CONSIGNE: Poursuivez l'extrait sur le Clásico et l'engagement des supporters en reprenant juste après sa dernière phrase.

Le sport est populaire, il est donc par nature engagé. Cet engagement est le plus souvent émotionnel : on aime un club, une équipe, parfois un joueur, et on les défend corps et âme et en toutes circonstances. Il existe cependant des situations, des contextualités précises et des rencontres qui exposent les franges populaires et supportrices à un autre type d’engagement : l’engagement social, politique voire partisan. Pour illustrer cette complexe identification supportrice mêlant sport et causes socio-politiques, nous allons nous intéresser à l’un des plus importants matchs de football de la planète (et certainement l’un des plus médiatisés) : le Clásico, opposant les rivaux du Real Madrid et du FC Barcelone.

DONNÉES ENREGISTRÉES:
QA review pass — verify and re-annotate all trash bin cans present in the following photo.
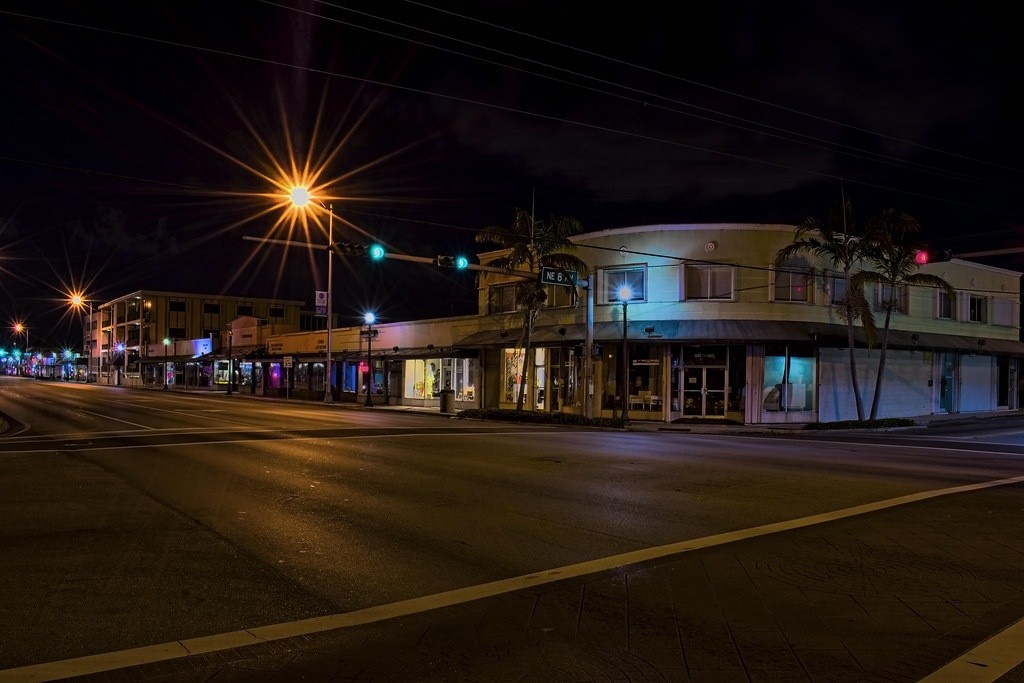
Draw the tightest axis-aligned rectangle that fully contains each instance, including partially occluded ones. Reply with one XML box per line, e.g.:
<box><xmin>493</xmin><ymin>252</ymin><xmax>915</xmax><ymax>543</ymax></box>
<box><xmin>440</xmin><ymin>390</ymin><xmax>455</xmax><ymax>413</ymax></box>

RÉPONSE:
Un choc au sommet…
Parler du Clásico sans aborder brièvement la dimension sportive titanesque que ce match recèle serait une erreur sans nom. Le Real Madrid et le FC Barcelone sont les deux clubs les plus titrés sur la scène espagnole, avec 33 titres nationaux à Madrid et 26 à Barcelone. En Liga, on parle souvent de celui qui va décider du vainqueur du championnat, deux rencontres pour départager deux titans. Et les chiffres ne pouvaient pas mieux illustrer ce bras de fer, cette opposition serrée et indécise qui dure depuis un siècle, cent années ayant vu chaque club dominer puis être dominé par l’autre : en 242 rencontres (au jour où cet article est publié), 95 victoires de chaque côté et 52 matchs nuls. Ça ne s’invente pas.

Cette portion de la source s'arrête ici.